La part de logements occupés par leur propriétaire indique en creux le volume du parc locatif privé concerné, et les données de Saint-Thomas-en-Royans le montrent nettement. On relève 569 habitants, un rattachement intercommunal à CC du Royans-Vercors, 88 % de maisons individuelles, en zone climatique H1c. Ces valeurs ne décident d'aucun projet à elles seules, mais elles fixent l'ordre de grandeur dans lequel un chiffrage à Saint-Thomas-en-Royans est crédible.
Pour rendre les montants comparables, la base de calcul est fixée à 125 m², en zone H1c : après un bouquet complet, la consommation recule d'environ 17 200 kWh par an, soit près de 1 850 € au tarif de référence. Côté financement, l'assiette est plafonnée à 40 000 € HT dès trois classes gagnées, l'aide ANAH s'échelonne de 4 000 € à 32 000 € selon le revenu fiscal de référence, et l'accompagnement obligatoire est pris en charge jusqu'à 2 000 €.
La densité de diagnostics renseigne sur la maturité du marché : 43 DPE publiés par l'ADEME à Saint-Thomas-en-Royans, soit 219 pour 1 000 résidences principales. Un tel volume conditionne les délais de un opérateur agréé par l'Anah, dont l'intervention sur la remise à niveau d'un logement mis en location dure cinq à neuf mois.
Le gain se calcule, il ne s'annonce pas : la remise à niveau d'un logement mis en location traite 40 à 60 % du besoin. Appliqué au cas de référence à Saint-Thomas-en-Royans, en zone H1c, cela ramène 12 509 à 18 764 kWh par an, valorisés 1 343 € à 2 015 € au tarif conventionnel 2026.
L'écueil le plus coûteux reste un engagement de conventionnement signé sans simuler le manque à gagner locatif. Sa reprise après coup coûte couramment 10 à 20 % du poste, soit 271 350 € à 542 700 € sur le chiffrage retenu à Saint-Thomas-en-Royans — un montant qui n'est jamais couvert une seconde fois par l'aide, déjà consommée.
Contexte urbain à Saint-Thomas-en-Royans : 196 résidences principales pour 569 habitants.
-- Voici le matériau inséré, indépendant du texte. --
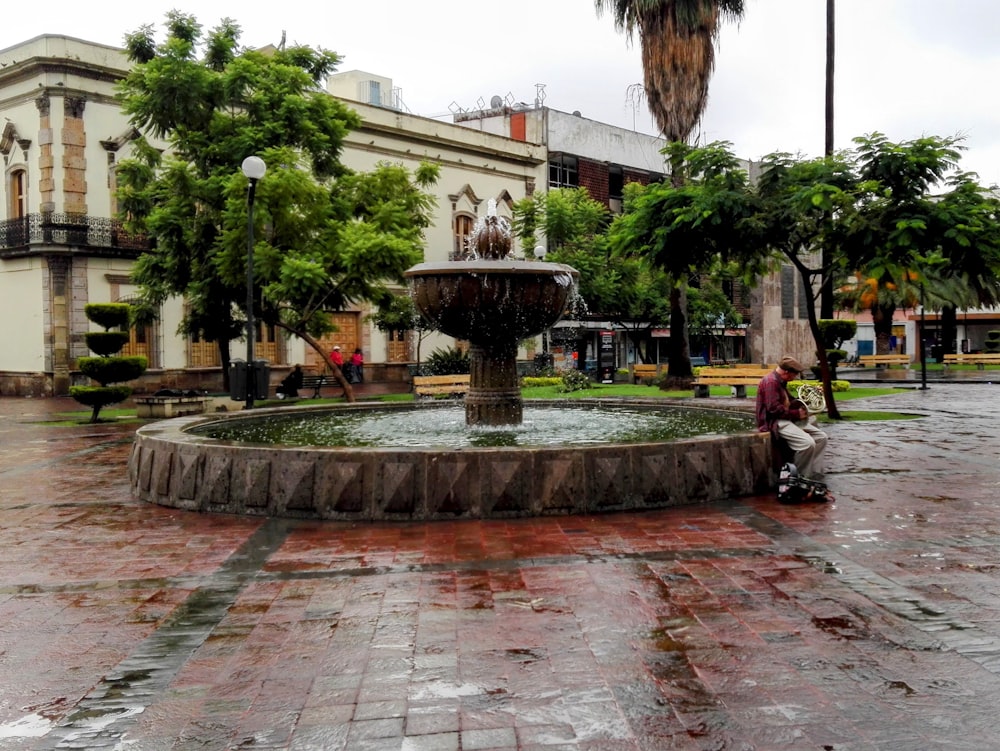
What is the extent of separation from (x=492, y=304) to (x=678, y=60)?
54.0ft

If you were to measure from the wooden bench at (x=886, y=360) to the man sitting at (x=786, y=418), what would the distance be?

Sur la remise à niveau d'un logement mis en location, cela se traduit par des contraintes d'accès, d'occupation temporaire du domaine public et de livraison qui pèsent réellement sur le prix final.
Maisons ou logements collectifs, la réponse technique diffère : à Saint-Thomas-en-Royans, la part de maisons atteint 88 % du parc (172 logements). Pour la remise à niveau d'un logement mis en location, cela signifie que la vacance du logement pendant les travaux lourds conditionne la majorité des chantiers plutôt qu'une minorité de cas.
La part de propriétaires occupants — 76 % à Saint-Thomas-en-Royans — dessine le volume de projets réellement engageables à court terme sur la remise à niveau d'un logement mis en location, soit environ 150 logements. Le reste du parc suppose un montage locatif, avec ses propres conditions d'éligibilité.
Planning réaliste à Saint-Thomas-en-Royans : cinq à neuf mois d'intervention pour un opérateur agréé par l'Anah sur la remise à niveau d'un logement mis en location. Placer ce lot trop tard dans la séquence revient à rouvrir des ouvrages finis, avec le surcoût correspondant et un décalage de la date de réception.